In the State of the Union address last night, President Obama announced his desire to see one million electric vehicle on the road by 2015. Combine that with gas prices rising aggressively again, already sailing past $3 per gallon, and you've got a nation with a renewed interest in vehicles that rely on alternative sources of energy. That makes today's "Green Summit" on Capital Hill particularly timely. It's a part of the broader Washington D.C. Auto Show being held this week. The summit's panel of experts discussed the various challenges the industry faces, but there appeared to be some consensus: a scatter shot approach is the best strategy.

Of the panel's seven experts, three worked for automakers. They all agreed that there was no one technology that would clearly win the green car race.
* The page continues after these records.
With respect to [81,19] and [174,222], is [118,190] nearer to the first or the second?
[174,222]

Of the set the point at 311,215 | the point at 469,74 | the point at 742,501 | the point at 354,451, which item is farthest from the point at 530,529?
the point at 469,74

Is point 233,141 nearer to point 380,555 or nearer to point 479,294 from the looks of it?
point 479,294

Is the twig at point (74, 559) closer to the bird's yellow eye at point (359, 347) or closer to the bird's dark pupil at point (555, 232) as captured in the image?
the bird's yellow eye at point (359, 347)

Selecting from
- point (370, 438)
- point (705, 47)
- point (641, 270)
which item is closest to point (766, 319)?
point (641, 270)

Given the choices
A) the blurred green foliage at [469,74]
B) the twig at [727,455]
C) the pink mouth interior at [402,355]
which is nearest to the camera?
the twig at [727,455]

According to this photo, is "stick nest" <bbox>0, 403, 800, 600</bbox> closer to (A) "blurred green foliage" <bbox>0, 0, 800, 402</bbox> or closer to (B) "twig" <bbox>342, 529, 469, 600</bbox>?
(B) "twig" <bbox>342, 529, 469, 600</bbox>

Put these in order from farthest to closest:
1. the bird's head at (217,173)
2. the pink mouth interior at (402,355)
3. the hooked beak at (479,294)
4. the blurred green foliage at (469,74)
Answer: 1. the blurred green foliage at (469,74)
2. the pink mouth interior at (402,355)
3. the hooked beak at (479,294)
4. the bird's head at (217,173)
BMW North America Vice President of Engineering Tom Baloga said, "A single technology cannot be expected to serve a monopoly of consumer needs." As a result, a wide range of technologies should be explored, from diesel to hybrids to battery electric to hydrogen.
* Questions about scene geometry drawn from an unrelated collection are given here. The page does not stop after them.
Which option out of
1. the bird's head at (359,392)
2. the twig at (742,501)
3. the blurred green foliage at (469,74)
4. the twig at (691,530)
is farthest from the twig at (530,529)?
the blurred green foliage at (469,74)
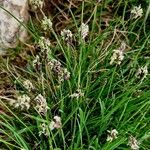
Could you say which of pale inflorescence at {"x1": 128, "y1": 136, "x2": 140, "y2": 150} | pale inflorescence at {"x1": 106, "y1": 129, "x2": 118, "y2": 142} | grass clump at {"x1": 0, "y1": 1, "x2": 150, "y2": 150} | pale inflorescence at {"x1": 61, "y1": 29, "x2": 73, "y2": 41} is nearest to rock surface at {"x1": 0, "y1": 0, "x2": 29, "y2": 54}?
grass clump at {"x1": 0, "y1": 1, "x2": 150, "y2": 150}

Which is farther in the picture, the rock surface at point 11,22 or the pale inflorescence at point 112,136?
the rock surface at point 11,22

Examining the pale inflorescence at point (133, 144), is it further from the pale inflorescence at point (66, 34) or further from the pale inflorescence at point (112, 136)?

Ford Vice President for Sustainability Susan M. Cischke held a similar view. She stressed that multiple vehicle strategies needed to be explored. While she said Ford had an interest in many of the cutting edge green technologies already mentioned, she also stressed ecoboosting as an important component to making more efficient vehicles. She said taking measures like re-engineering cars to be lighter and adding components like a turbocharger helped Ford to increase some vehicles' fuel efficiency by as much as 20%.
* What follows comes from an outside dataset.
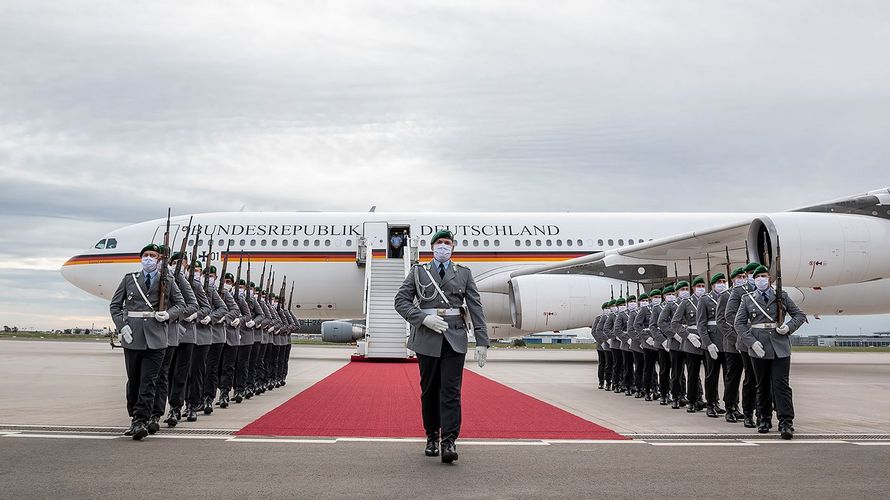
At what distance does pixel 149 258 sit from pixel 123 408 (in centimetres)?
242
This sort of innovation to create more fuel efficient cars has also been utilized by Hyundai. Michael O'Brien, Vice President of Product and Corporate Planning, also explained the various steps Hyundai had taken to boost their vehicles' fuel economy through small tweaks like shrinking vehicles' interior room slightly and swapping out spare tires for lighter replacement alternatives. But like the other automakers, Hyundai is also looking into a number of different technologies, including plug-in hybrids and fuel cell.

Besides automakers, a few green fuel industry representatives also sat on the panel. One was D. Hunt Ramsbottom, President and CEO of synthetic fuel producer Rentech. Although he obviously spent some time lauding the benefits of synthetic fuels, he also recognized the importance of a portfolio approach. In his experience, an important aspect of improving consumer demand for these new technologies is creating awareness of how they work. Often people resist change until they understand its benefits, he said.

But not all of the panelists were in favor of the industry exploring all options. Dr. Joseph Romm, a senior fellow at the Center for American Progress, expressed cynicism about a few technologies in particular. On several different occasions he explained that biofuels will probably never be a much better alternative than gasoline. As oil prices rise, other commodity prices generally will too, which means that products like ethanol will follow the trajectory of oil prices. He also thinks hydrogen isn't worth spending much time researching, as it requires too much of a "staggering investment" to be viable. The only fuel he sees as being promising replacement for gasoline is electricity.

But Romm wasn't pessimistic about everything. He said Obama's goal of one million electric vehicles by 2015 was pretty realistic. When someone asked what additional government subsidies might be necessary to make this happen, he explained that the funding was already in place to secure one million electric vehicles through 2015 through the bailout legislation and 2009 stimulus. The challenge for this new technology, he said, is after that time, when the government subsidies expire. The hope is that the technology will be cheaper by then to provide more reasonably priced vehicles, and consumer interest will be strong enough to provide the demand to continue green vehicle growth.